課題:
映画「芸術家・今井次郎」の鑑賞記を、本文の最後の文に続けて書き進めてください。

抽出本文:
============================================================
2021-11-14 11:43:01 | 映画
ユーロスペースで「芸術家・今井次郎」を見てきました。

不肖わたくし、今井次郎氏のことは知りませんでした。ユーロスペースのスケジュールを何となく見ていてこの映画を発見し、予告編が面白そうだったので、行ってみることに…。映画を見ていると、本当に時たまにですが、何と感想を書いていいかわからない、という作品に出くわすことがあります。あれこれ書いても伝えられない、伝わらないというか。この映画もそういう映画でした…(以下、ネタバレ気味です)。

今井次郎=JIROXは1952年生まれ。2012年に悪性リンパ腫で60歳で亡くなりました。80年代から音楽・演劇活動を続け、自らのアート作品を使ったパフォーマンス「JIROX DOLLS SHOW」でも独自の世界を展開しました。映画は主に「今井次郎トリビュートライブ」の模様、関係者へのインタビュー、本人のパフォーマンス映像などで構成されています。ライブでは今井氏の曲が演奏されていますが、これが何とも言いようのない美しさなのですよね。美しいを通り越してもはやイノセントというか…。パンクバンド「PUNGO」の活動も紹介されていましたが、面白い音楽でした。ご本人は楽器の練習とかをする気はあまりなかったようなのですが…。演劇活動でも不思議なというか天才的な存在感を発揮しています。「JIROX DOLLS SHOW」では半ばゴミのような素材を作って独特なオブジェを制作、自らパフォーマンスもしています。自分の頭を瓶で叩き続けていた時には、さすがに途中でスタッフの方に止められたのだとか。でも、ただひたすら天然な方だったのかというと、ある関係者の方は仲間たちの才能を引き出しながら、自分をどこに落とし込むかの見極めが絶妙だったというようなことも言っていましたね…。
============================================================
項目抜粋:
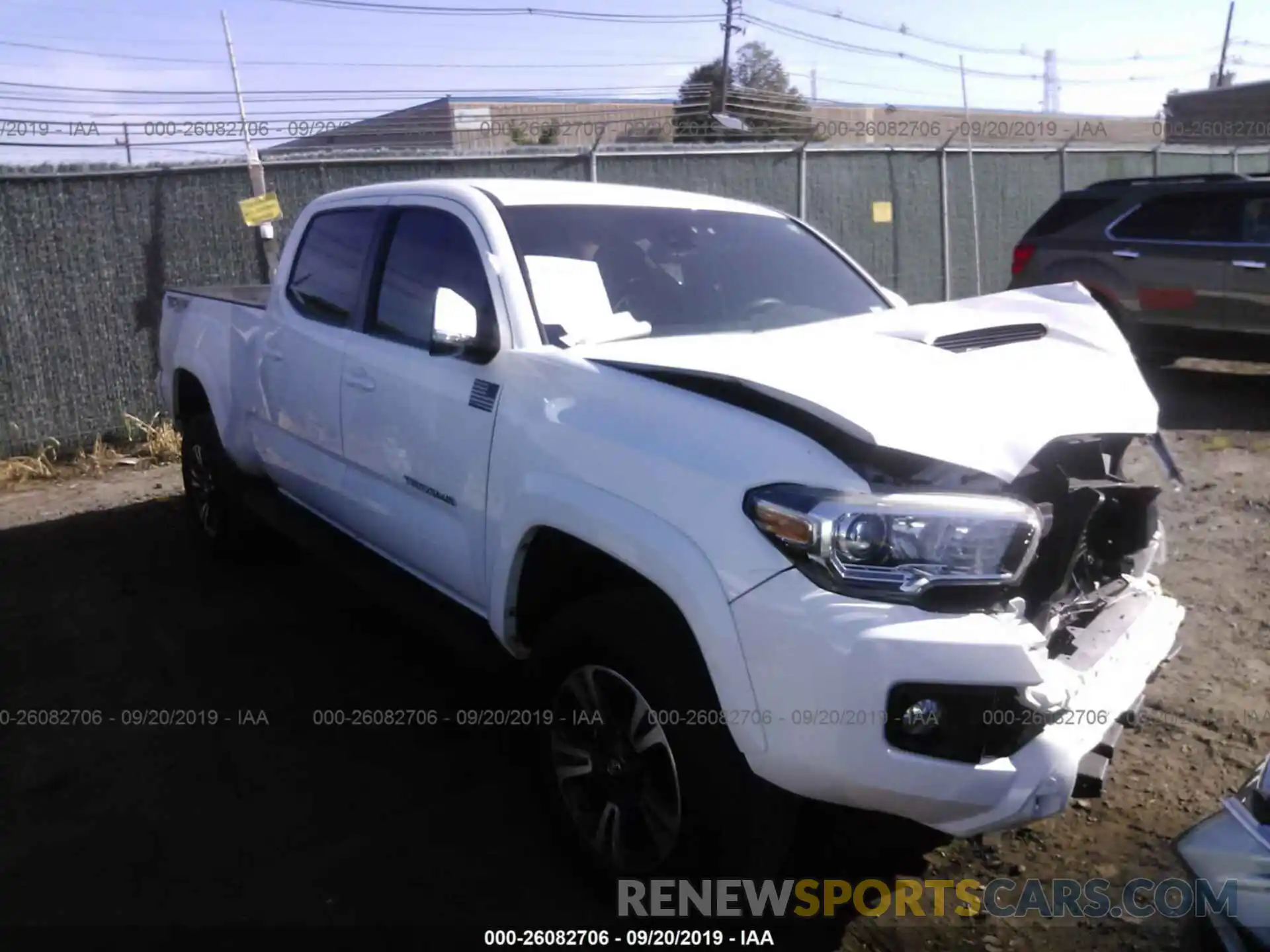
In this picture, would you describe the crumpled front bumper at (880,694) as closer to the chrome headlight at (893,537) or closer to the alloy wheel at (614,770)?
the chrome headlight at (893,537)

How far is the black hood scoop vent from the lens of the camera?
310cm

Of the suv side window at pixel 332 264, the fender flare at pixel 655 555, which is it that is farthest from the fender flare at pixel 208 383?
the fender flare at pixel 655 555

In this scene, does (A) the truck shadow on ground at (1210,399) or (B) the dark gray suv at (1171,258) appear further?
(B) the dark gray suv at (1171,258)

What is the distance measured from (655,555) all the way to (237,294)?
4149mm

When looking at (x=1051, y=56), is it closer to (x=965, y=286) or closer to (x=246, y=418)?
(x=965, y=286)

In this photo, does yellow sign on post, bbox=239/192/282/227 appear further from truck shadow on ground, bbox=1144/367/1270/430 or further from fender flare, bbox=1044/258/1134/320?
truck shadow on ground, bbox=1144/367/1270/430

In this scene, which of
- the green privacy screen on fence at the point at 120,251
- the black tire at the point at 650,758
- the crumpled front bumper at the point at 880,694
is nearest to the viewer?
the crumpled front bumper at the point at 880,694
============================================================
解答欄:
そんな今井氏に2012年、悪性リンパ腫が発覚、入院することになります。すると今度は何と、病院食を使って「ミールアート」を始めます。映画では「作品」の写真が映し出されますが、その数が膨大でした。ほとんど毎食作っていたのではないかと思えるくらいです。常に恬淡としているように見えた氏ですが、どれだけ生きたかっただろう…と、切なくなりました。そもそも自分の頭をマッコリの瓶で叩きながら「幸せになっちゃお、Be Happy!」と歌っていた笑顔の裏には、もしかしたらとてつもない哀しみが潜んでいたのかもしれず…。

私が行った日には上映後に佐藤幸雄とわたしたち(佐藤幸雄さん+POP鈴木さん)のトーク&ライブがありました。佐藤さんが思い出話を続け、あ、時間がなくなっちゃった!と言って演奏した曲のあるフレーズが今でも耳に残っています…。